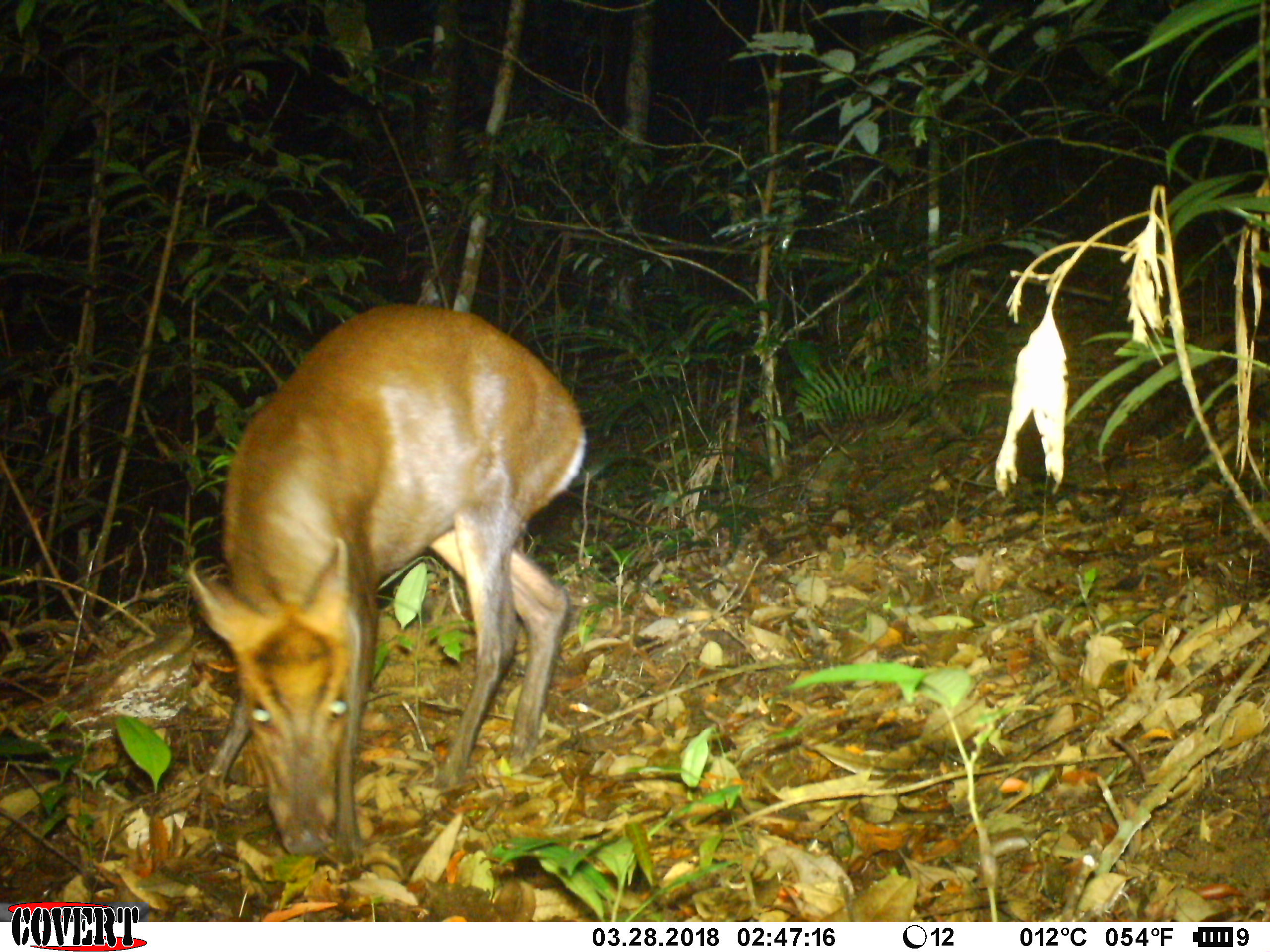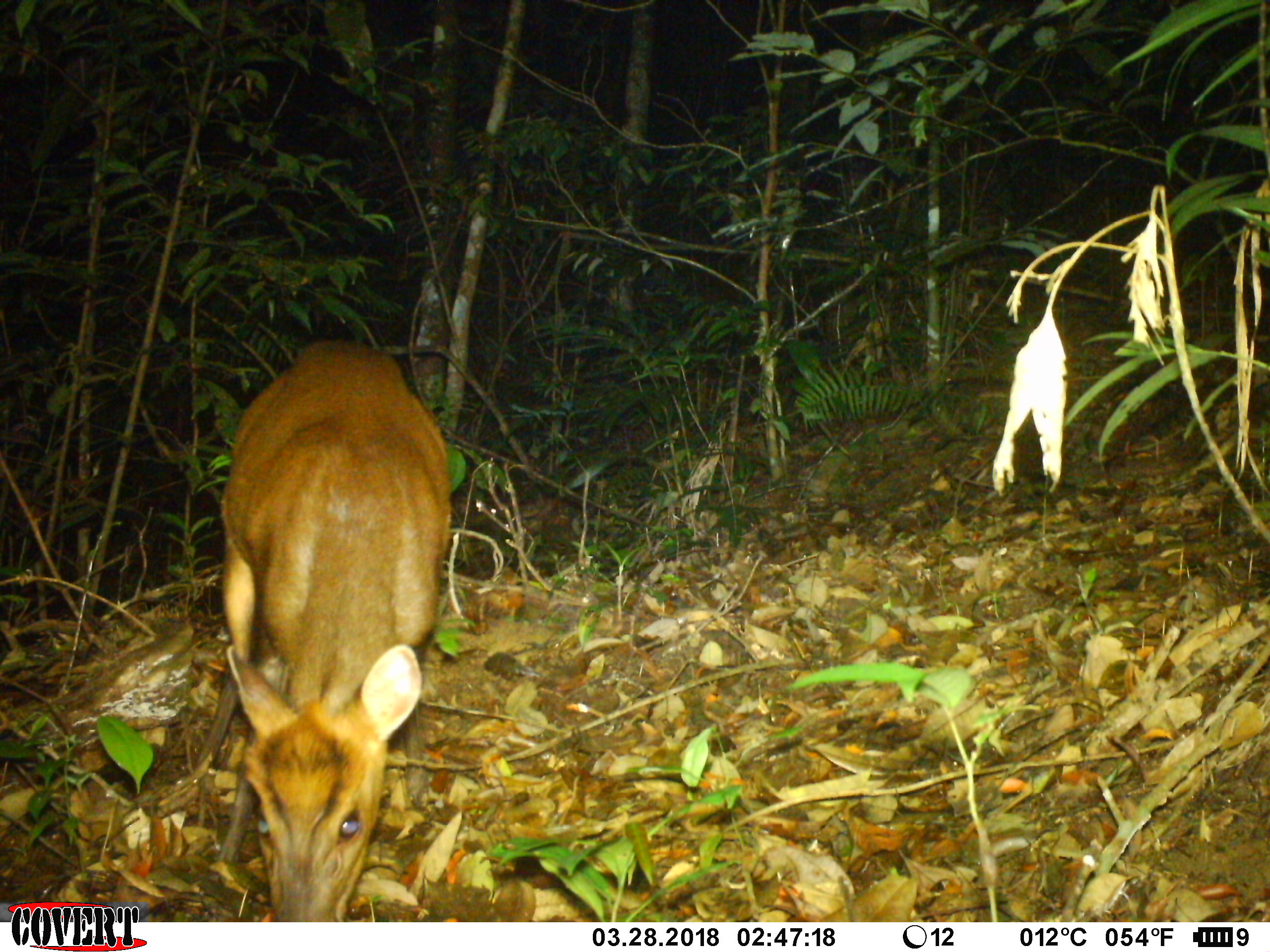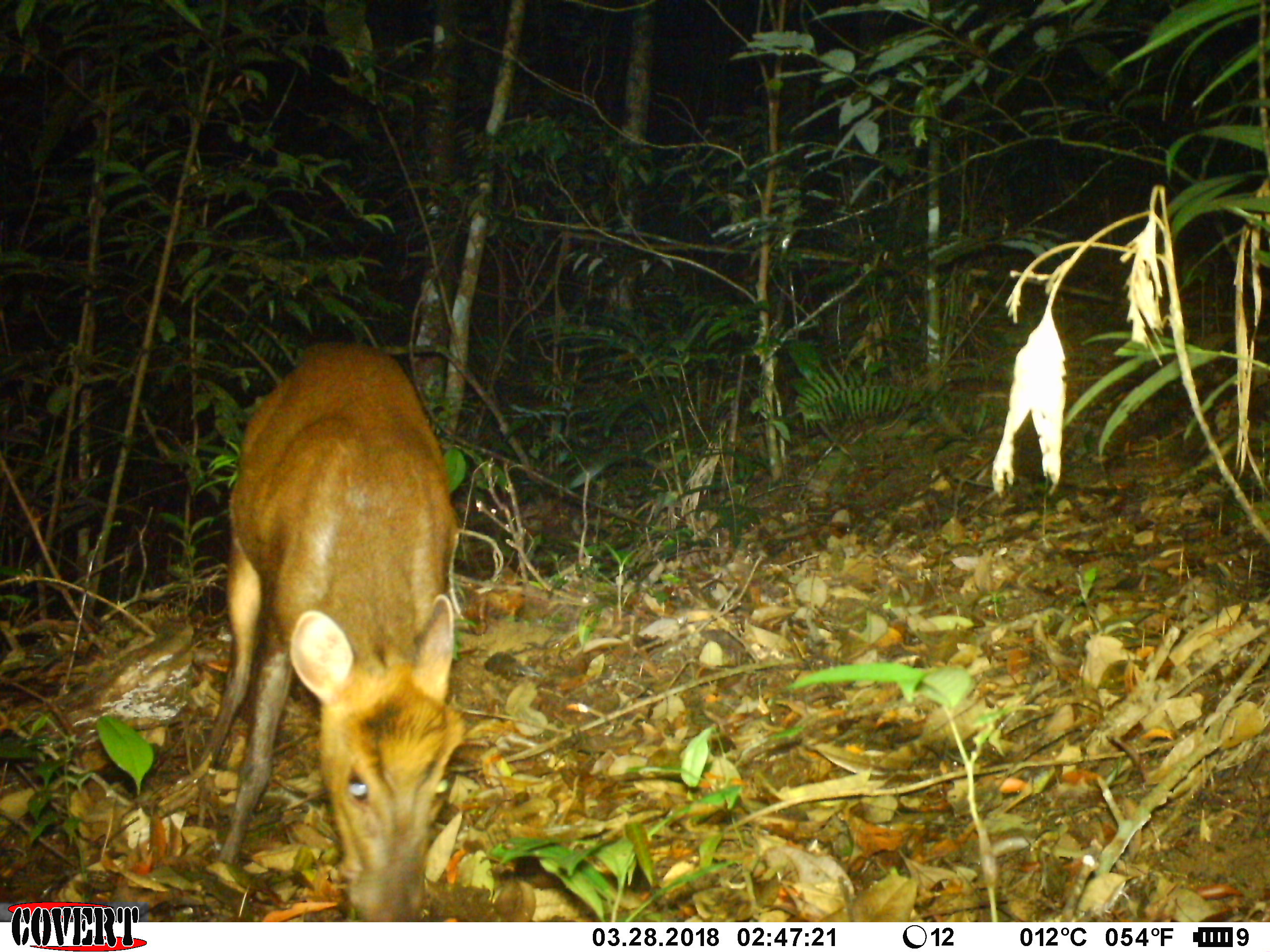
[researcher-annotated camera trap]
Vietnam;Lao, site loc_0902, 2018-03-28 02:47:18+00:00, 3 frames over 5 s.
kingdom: Animalia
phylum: Chordata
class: Mammalia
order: Artiodactyla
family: Cervidae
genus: Muntiacus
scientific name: Muntiacus rooseveltorum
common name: roosevelt's muntjac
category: roosevelts muntjac group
Roosevelts muntjac group (roosevelt's muntjac) (Muntiacus rooseveltorum). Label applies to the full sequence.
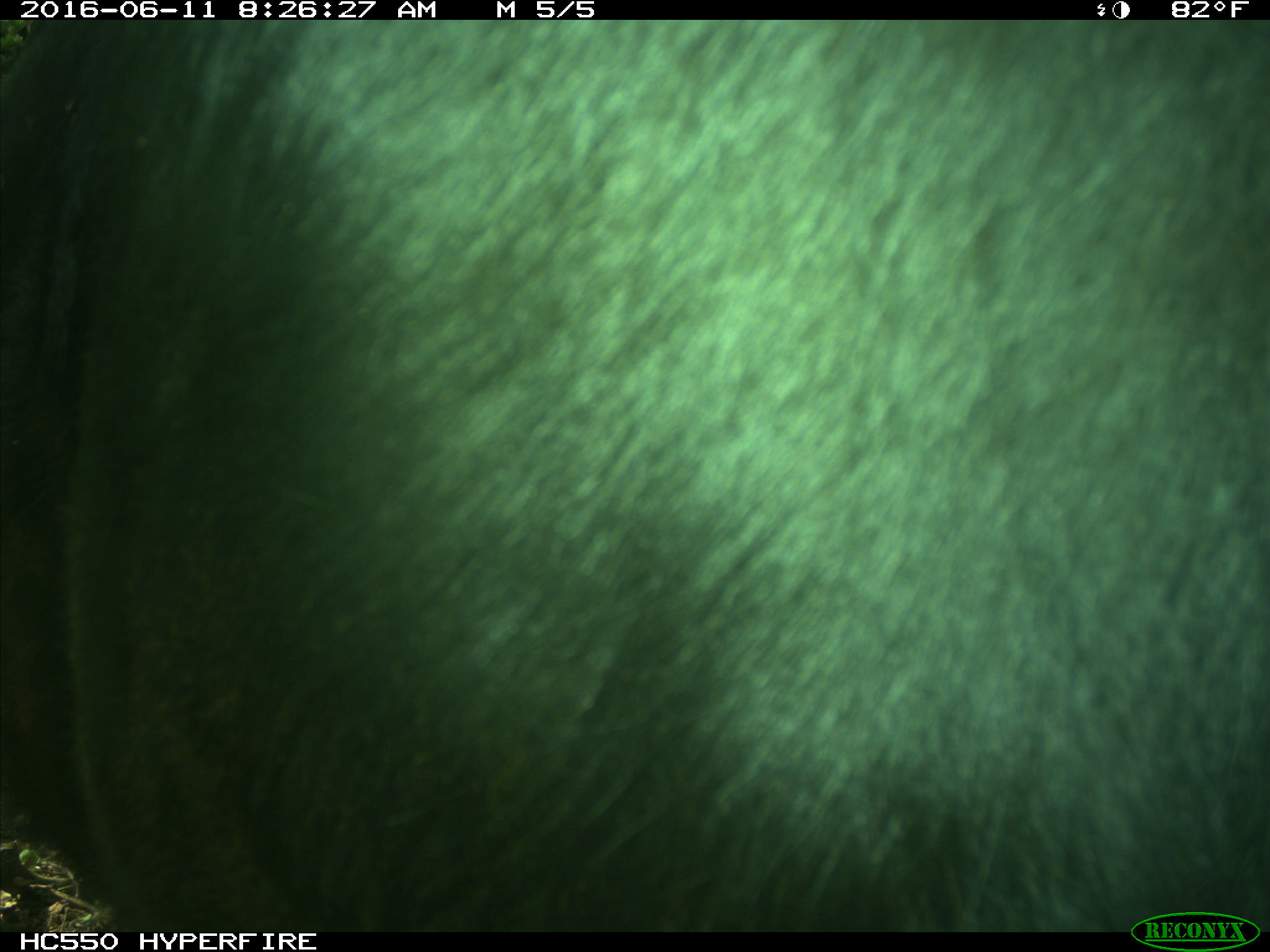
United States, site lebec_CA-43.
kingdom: Animalia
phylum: Chordata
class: Mammalia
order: Artiodactyla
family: Bovidae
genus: Bos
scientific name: Bos taurus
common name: domestic cow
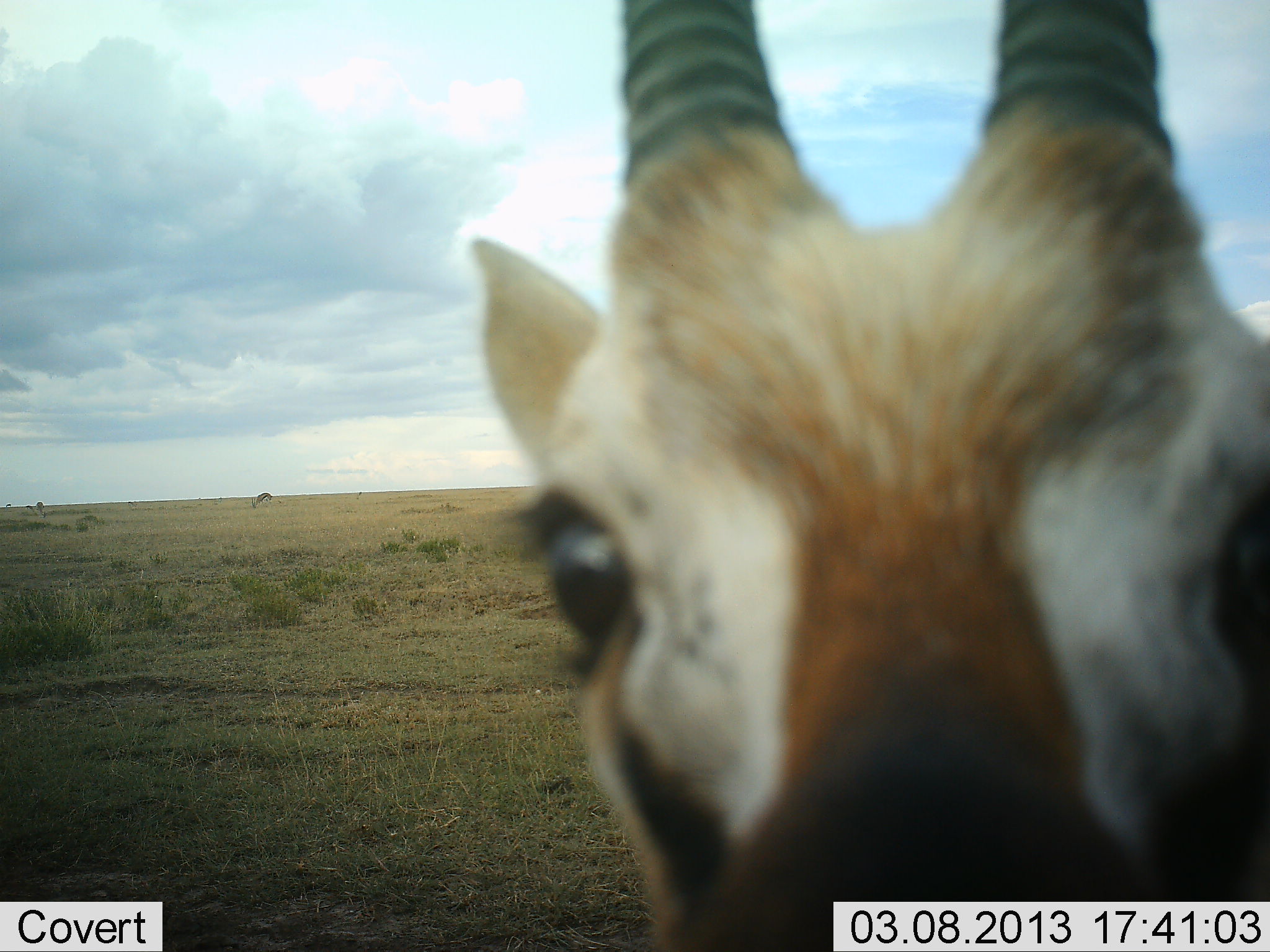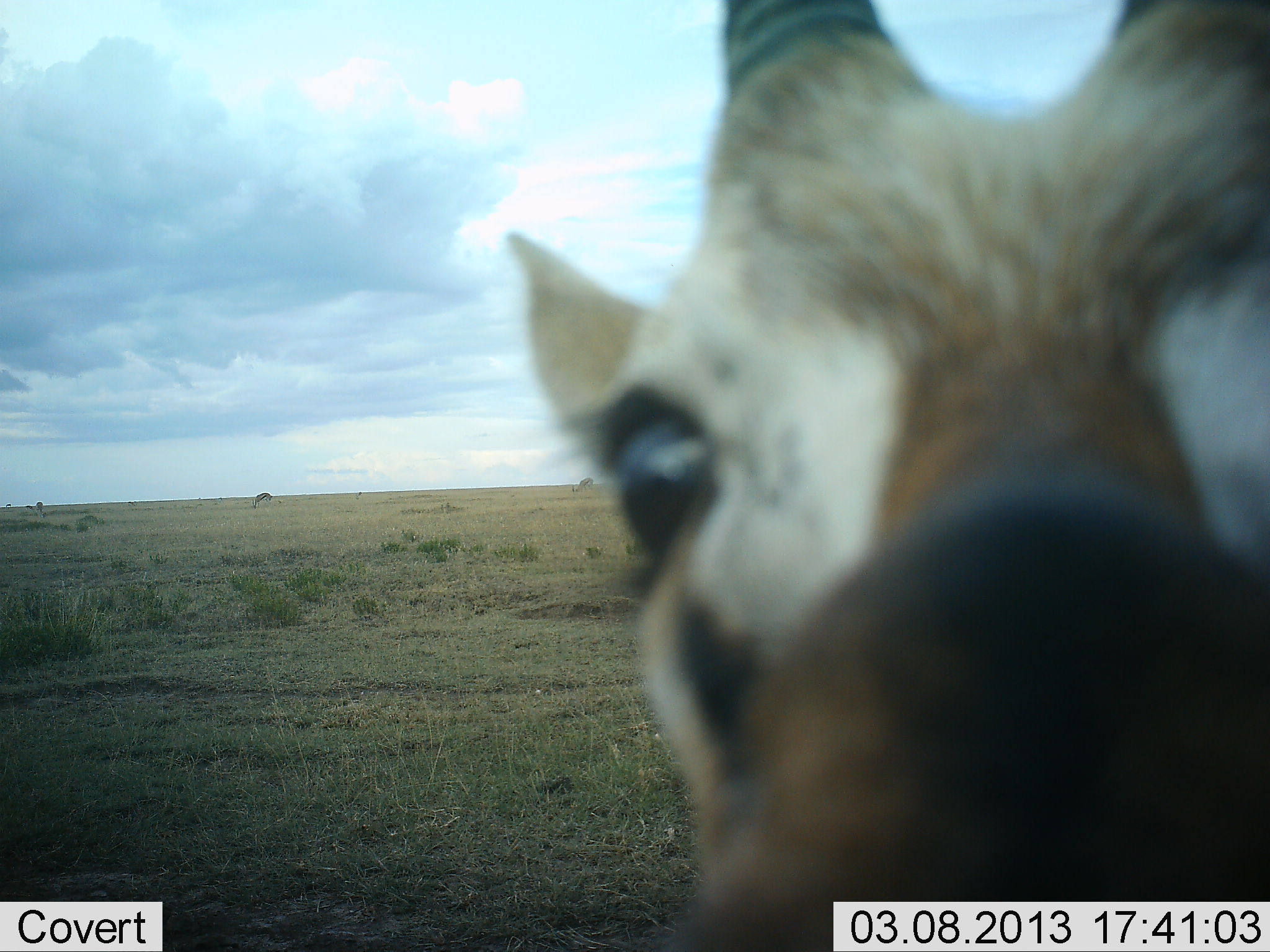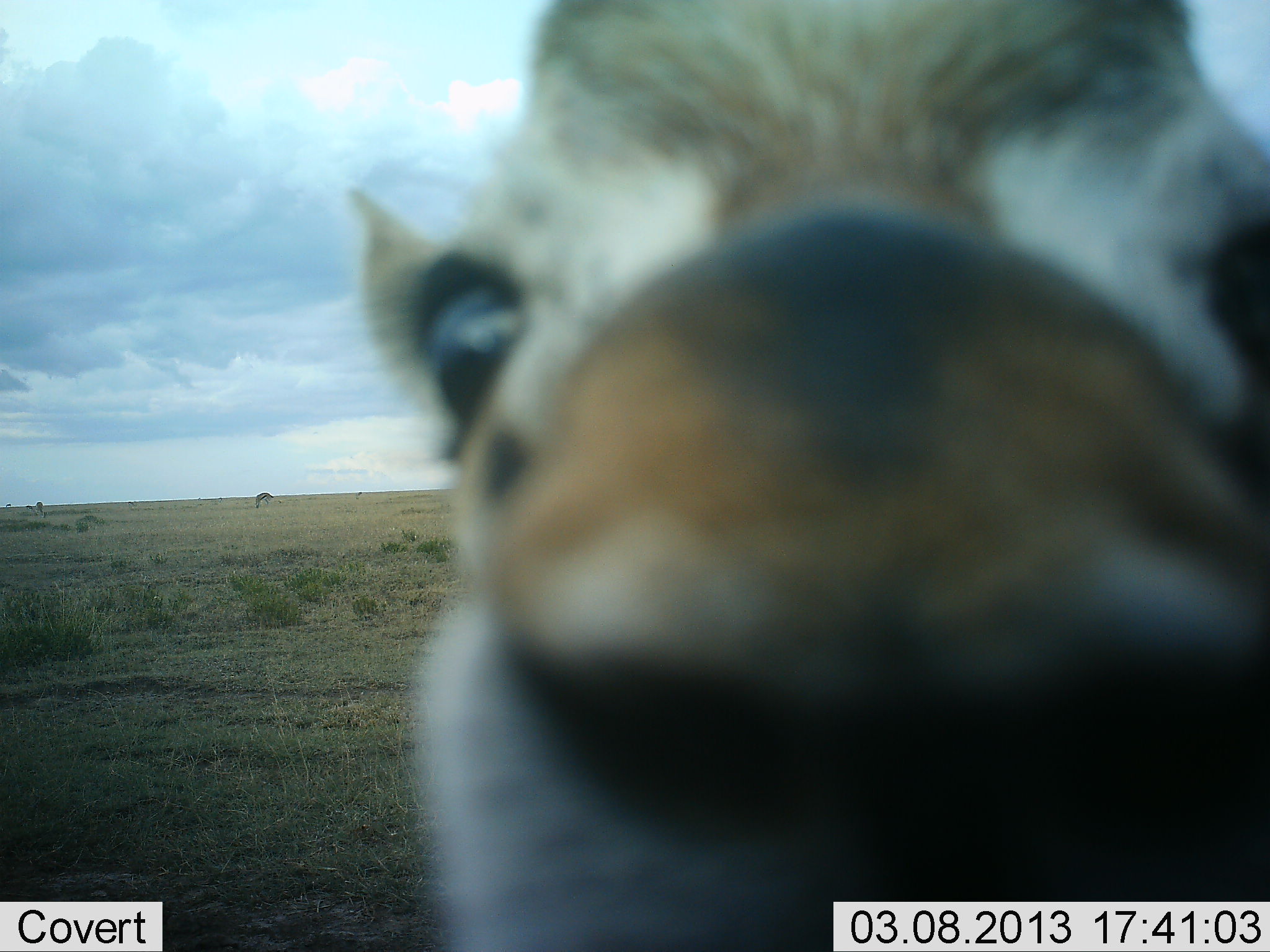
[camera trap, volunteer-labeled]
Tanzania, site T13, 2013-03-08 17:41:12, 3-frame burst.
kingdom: Animalia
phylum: Chordata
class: Mammalia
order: Artiodactyla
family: Bovidae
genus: Eudorcas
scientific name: Eudorcas thomsonii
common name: thomson's gazelle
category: gazellethomsons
Gazellethomsons (thomson's gazelle) (Eudorcas thomsonii), count 1. Behavior (volunteer vote fractions): standing 62%, resting 0%, moving 4%, interacting 46%. Young present (vote fraction): 0%. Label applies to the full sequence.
★ ★ ★ ★
* Instructions to follow *
Each line from the one containing "scientific name: Eudorcas thomsonii" down to the final line of the listing must appear in the answer exactly as written, and no other line may.

* Result for this task *
scientific name: Eudorcas thomsonii
common name: thomson's gazelle
category: gazellethomsons
Gazellethomsons (thomson's gazelle) (Eudorcas thomsonii), count 1. Behavior (volunteer vote fractions): standing 62%, resting 0%, moving 4%, interacting 46%. Young present (vote fraction): 0%. Label applies to the full sequence.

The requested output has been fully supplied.